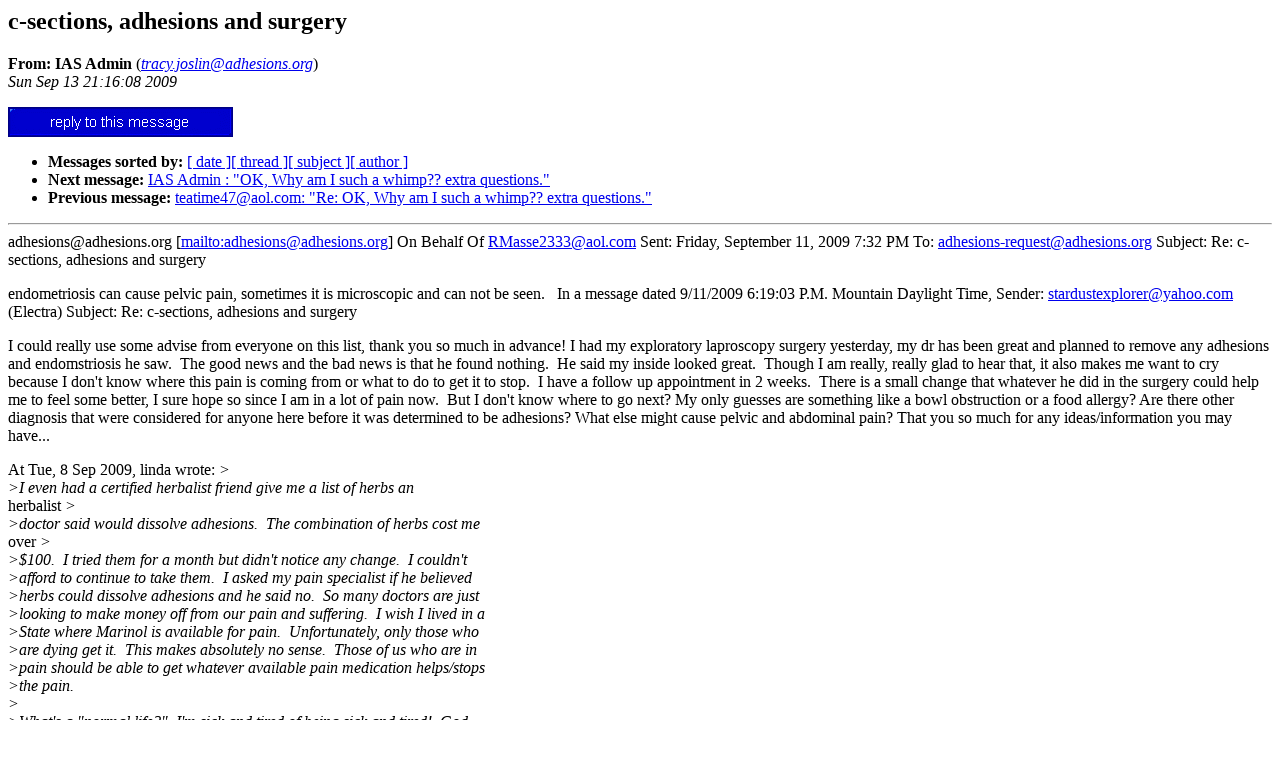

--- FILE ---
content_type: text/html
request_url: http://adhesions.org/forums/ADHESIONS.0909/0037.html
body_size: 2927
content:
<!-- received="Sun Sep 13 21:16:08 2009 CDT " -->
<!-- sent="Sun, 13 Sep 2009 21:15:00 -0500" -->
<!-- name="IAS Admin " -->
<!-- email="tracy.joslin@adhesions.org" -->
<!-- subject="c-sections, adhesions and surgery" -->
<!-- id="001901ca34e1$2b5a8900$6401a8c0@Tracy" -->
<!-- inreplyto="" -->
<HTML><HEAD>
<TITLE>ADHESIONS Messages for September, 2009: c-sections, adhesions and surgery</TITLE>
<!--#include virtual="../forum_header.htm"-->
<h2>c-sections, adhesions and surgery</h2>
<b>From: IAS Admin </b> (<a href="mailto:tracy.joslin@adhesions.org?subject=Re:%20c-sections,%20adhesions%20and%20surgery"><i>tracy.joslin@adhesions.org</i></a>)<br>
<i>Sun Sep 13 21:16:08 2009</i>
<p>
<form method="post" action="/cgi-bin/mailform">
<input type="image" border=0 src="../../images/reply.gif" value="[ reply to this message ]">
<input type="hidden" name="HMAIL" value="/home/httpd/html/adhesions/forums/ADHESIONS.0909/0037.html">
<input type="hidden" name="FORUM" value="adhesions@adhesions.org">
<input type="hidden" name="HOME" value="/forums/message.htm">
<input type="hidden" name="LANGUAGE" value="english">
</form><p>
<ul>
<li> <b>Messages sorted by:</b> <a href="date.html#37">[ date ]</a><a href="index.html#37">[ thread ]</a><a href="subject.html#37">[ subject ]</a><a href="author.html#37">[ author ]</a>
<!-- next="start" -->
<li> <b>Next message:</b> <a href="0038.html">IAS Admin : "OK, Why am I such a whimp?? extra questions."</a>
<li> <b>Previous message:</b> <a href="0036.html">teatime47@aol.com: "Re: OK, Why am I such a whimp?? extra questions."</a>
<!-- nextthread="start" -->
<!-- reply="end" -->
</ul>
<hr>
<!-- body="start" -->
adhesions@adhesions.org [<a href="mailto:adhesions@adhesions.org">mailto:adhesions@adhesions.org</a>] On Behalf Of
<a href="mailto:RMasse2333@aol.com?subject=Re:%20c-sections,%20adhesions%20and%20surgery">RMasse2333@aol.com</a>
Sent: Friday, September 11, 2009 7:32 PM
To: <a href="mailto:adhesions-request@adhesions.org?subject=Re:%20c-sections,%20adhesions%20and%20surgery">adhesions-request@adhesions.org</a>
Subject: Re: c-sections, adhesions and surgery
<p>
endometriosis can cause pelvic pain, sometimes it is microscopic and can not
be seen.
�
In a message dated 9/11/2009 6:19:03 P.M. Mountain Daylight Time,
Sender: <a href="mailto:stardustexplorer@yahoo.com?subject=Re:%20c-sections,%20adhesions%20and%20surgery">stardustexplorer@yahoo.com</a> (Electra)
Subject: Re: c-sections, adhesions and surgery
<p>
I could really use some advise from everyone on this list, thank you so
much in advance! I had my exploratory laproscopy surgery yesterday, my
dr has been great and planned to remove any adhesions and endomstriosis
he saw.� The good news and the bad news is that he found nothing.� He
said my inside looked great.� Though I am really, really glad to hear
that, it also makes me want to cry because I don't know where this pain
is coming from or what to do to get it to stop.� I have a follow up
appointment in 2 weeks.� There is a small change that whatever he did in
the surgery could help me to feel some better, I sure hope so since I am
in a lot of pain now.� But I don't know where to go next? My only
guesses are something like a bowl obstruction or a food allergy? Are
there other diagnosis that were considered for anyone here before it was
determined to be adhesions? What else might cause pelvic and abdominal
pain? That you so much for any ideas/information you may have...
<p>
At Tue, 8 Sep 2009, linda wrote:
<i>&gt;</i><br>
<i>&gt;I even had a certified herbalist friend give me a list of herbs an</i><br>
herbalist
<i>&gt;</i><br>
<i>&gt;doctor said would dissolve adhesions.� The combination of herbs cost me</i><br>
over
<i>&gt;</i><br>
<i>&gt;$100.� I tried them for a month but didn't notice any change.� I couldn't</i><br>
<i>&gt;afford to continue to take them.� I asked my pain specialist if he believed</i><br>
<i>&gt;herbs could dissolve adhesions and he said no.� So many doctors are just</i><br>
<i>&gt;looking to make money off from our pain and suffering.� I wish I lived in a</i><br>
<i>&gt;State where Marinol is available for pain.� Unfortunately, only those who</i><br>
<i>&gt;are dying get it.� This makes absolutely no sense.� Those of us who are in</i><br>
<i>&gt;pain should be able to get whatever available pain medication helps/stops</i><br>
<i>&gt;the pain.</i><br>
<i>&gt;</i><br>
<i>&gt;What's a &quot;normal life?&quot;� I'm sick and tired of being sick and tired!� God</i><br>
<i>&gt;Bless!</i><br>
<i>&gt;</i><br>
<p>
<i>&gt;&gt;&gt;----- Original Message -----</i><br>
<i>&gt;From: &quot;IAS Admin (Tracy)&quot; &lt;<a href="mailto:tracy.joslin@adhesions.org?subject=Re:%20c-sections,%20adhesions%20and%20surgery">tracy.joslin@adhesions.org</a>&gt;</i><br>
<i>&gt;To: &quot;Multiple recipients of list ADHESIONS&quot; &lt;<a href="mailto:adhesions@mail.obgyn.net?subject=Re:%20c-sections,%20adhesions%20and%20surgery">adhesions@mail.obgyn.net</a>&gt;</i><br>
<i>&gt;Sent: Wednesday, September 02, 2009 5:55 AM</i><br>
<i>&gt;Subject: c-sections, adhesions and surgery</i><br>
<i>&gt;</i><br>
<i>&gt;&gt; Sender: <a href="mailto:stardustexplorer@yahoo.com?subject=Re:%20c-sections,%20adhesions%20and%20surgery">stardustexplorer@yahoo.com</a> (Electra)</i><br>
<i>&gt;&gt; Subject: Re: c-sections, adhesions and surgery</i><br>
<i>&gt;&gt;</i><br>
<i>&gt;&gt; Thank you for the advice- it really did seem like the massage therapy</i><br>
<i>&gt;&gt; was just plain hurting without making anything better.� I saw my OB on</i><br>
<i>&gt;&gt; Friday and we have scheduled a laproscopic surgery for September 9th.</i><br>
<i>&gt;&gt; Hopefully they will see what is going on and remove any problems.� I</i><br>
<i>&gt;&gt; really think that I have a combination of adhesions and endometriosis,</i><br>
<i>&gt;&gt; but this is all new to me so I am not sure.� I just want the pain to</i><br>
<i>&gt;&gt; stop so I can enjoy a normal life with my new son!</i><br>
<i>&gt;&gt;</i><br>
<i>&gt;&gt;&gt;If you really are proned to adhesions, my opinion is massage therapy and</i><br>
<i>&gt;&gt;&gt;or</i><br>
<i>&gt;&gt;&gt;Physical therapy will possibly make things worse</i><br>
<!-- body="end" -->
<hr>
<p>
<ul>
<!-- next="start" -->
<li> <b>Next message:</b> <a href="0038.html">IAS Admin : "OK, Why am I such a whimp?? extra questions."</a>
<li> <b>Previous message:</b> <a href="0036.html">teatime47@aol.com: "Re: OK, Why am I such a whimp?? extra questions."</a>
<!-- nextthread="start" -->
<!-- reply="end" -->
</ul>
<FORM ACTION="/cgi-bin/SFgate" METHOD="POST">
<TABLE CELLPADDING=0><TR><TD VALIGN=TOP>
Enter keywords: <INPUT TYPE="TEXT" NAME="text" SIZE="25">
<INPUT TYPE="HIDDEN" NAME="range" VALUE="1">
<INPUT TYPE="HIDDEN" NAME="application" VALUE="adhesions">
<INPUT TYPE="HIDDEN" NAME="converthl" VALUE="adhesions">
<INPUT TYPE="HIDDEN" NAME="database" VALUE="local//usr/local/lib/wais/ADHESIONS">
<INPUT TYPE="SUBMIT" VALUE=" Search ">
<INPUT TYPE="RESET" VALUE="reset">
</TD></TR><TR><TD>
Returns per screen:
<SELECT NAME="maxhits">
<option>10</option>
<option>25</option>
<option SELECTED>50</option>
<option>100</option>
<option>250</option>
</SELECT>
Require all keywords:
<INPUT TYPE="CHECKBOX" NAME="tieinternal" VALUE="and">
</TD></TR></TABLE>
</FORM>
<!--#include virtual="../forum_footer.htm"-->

═══

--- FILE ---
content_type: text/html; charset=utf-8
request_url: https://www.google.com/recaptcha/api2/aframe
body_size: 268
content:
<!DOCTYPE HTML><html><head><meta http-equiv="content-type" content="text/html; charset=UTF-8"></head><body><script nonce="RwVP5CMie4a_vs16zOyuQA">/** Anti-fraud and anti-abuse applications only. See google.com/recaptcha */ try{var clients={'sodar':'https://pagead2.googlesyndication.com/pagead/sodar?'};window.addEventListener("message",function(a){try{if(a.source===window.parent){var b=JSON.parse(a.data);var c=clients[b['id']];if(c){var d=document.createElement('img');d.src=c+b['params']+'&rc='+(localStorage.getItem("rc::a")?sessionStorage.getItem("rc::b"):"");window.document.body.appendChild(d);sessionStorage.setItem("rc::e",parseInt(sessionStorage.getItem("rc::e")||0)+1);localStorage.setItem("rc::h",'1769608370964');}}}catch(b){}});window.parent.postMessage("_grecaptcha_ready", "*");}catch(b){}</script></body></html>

═══

▶ _TASK ITEM_
Using the records above, count every line that includes the word "recaptcha", and state the number only.

▶ _ANSWER TO THE EXERCISE_
2